Hansel und Gretel
Glyndebourne
La bohème
Royal Opera House
The two operas I saw last week were premièred just over two years apart, Humperdinck’s Hansel und Gretel at Christmas 1893, Puccini’s La Bohème in February 1896. Both of them deal with deprivation and poverty and very different life-destroying forces, and ways of coping with them. They each, of course, stand as squarely as possible in their respective national operatic traditions. One wouldn’t want to press parallels or dissimilarities too far, but when I realised how close they are in time yet what utterly different worlds they evoke it gave me pause.
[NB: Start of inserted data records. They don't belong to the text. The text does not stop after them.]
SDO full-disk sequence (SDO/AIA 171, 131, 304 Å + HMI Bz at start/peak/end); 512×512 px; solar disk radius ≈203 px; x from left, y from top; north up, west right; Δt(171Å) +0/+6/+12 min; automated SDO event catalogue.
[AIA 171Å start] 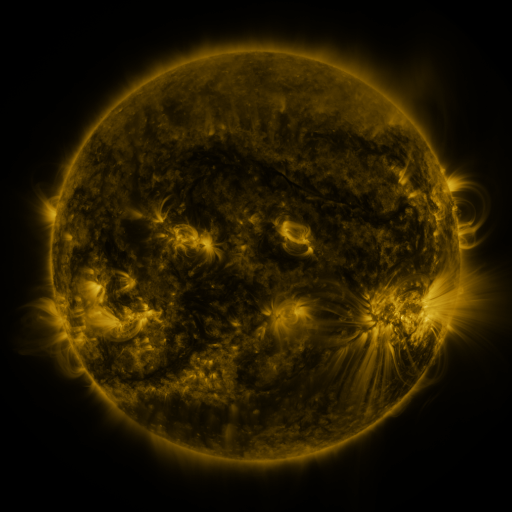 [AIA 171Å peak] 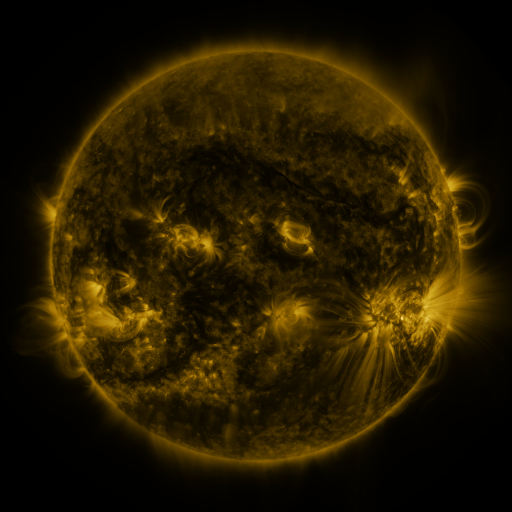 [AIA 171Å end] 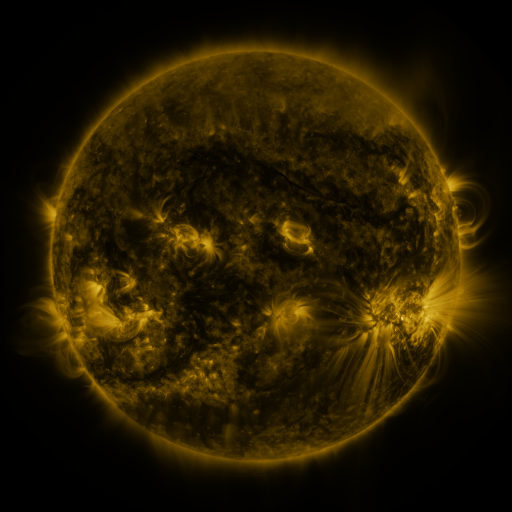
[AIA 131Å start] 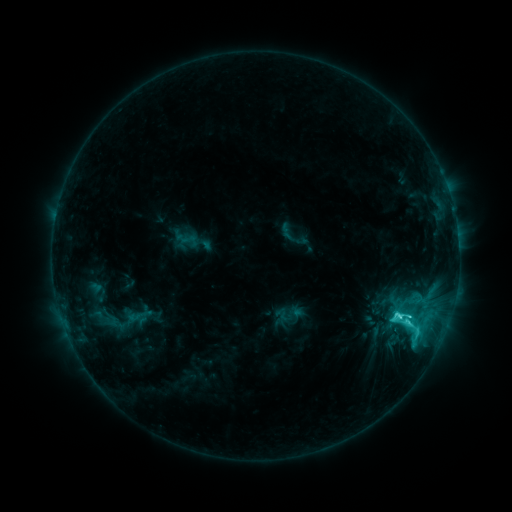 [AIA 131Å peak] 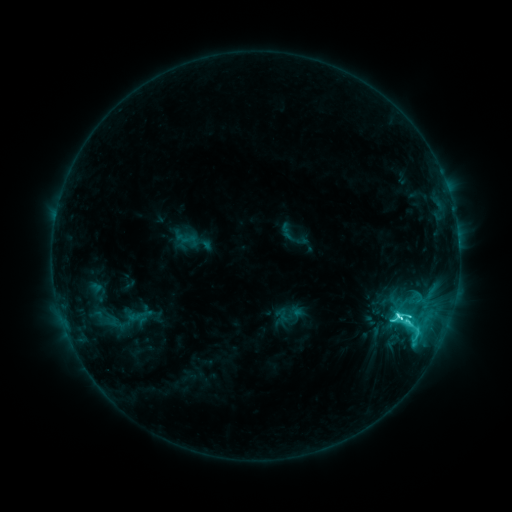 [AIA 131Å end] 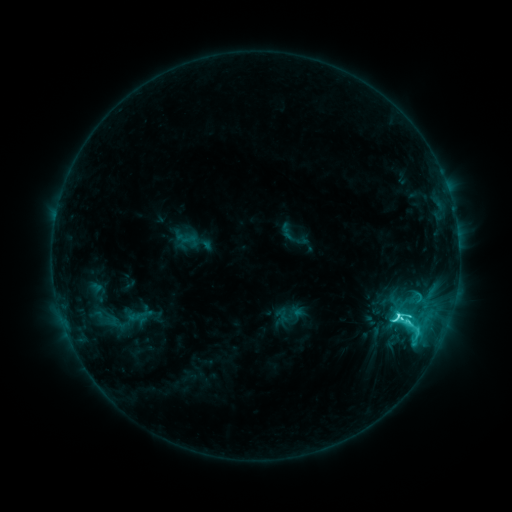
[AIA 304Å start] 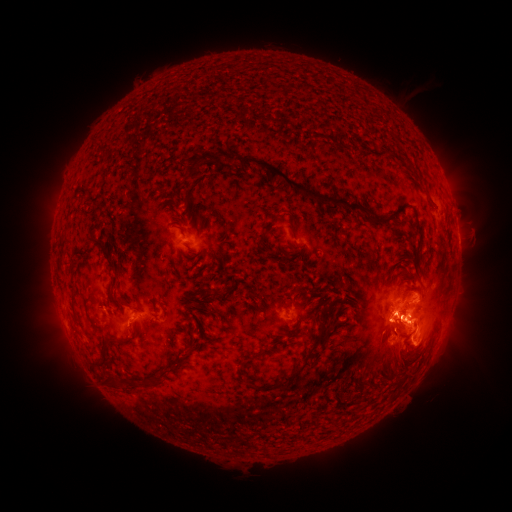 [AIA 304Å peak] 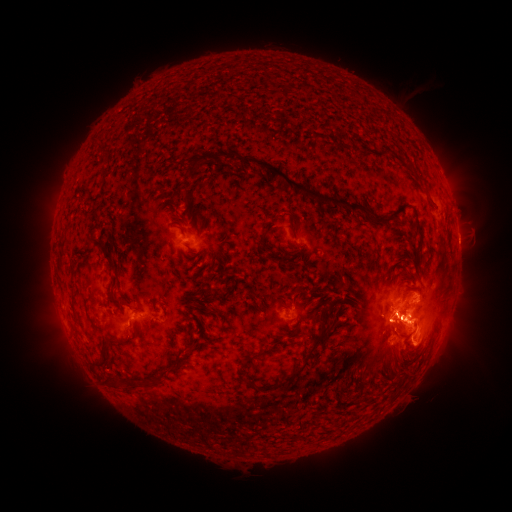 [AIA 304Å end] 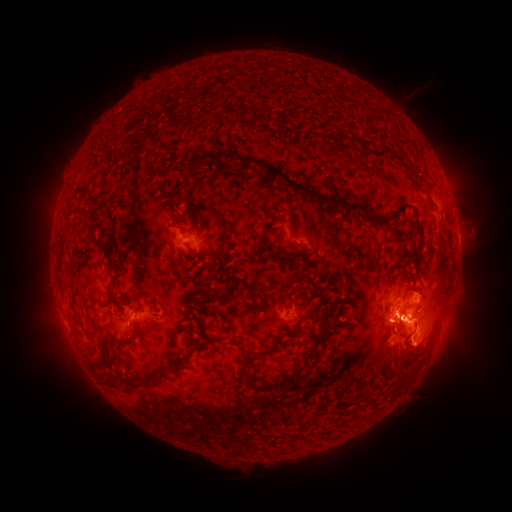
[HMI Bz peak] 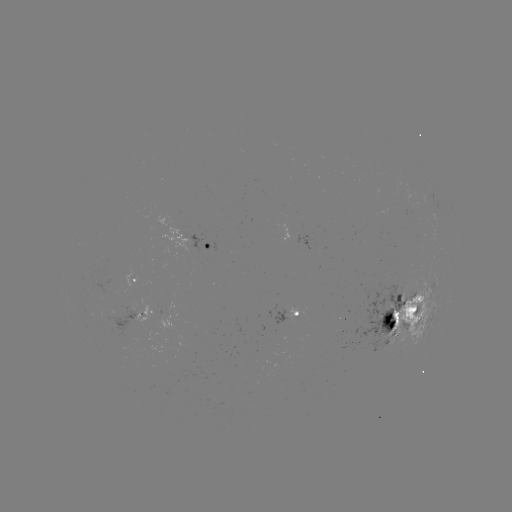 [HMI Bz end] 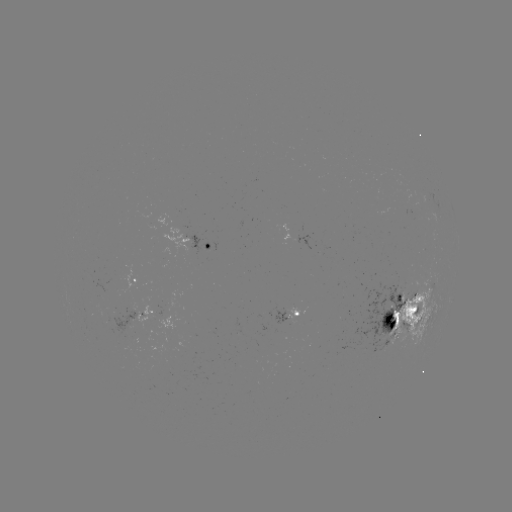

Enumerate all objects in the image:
C9.6 flare: (402, 319)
Partly it’s a matter of Hansel being so wholly indebted to Wagner. I doubt whether there is another work which is so derivative from a previous artist but still so wonderful, as if it’s the opera that Wagner didn’t get round to writing (and never would have). Die Meistersinger, especially David’s recital of the modes in Act I; Siegfried, above all Mime’s cajolery of Siegfried in Act II, and the Nature music; and even Parsifal, Kundry’s music being used to characterise Mother’s misery, mark its boundaries. In the magnificent, I’m inclined to say perfect, production at Glyndebourne, directed by Laurent Pelly and conducted by Kazushi Ono, the pervasiveness of Wagner struck me more forcibly than ever before. The saturated tones of the London Philharmonic, with exquisitely fine-spun strings at the magical climax of the dream sequence, make one lust for the promised Meistersinger, and with this conductor. The work is, as well as being an act of homage, a piece of gentle parody, or that’s what it becomes in this well-judged production.
Act I takes place in the most vengefully affordable housing that we haven’t yet had inflicted on us, ecologically friendly too, with scraps of cardboard and nothing in sight that hasn’t been recycled into near-unrecognisability.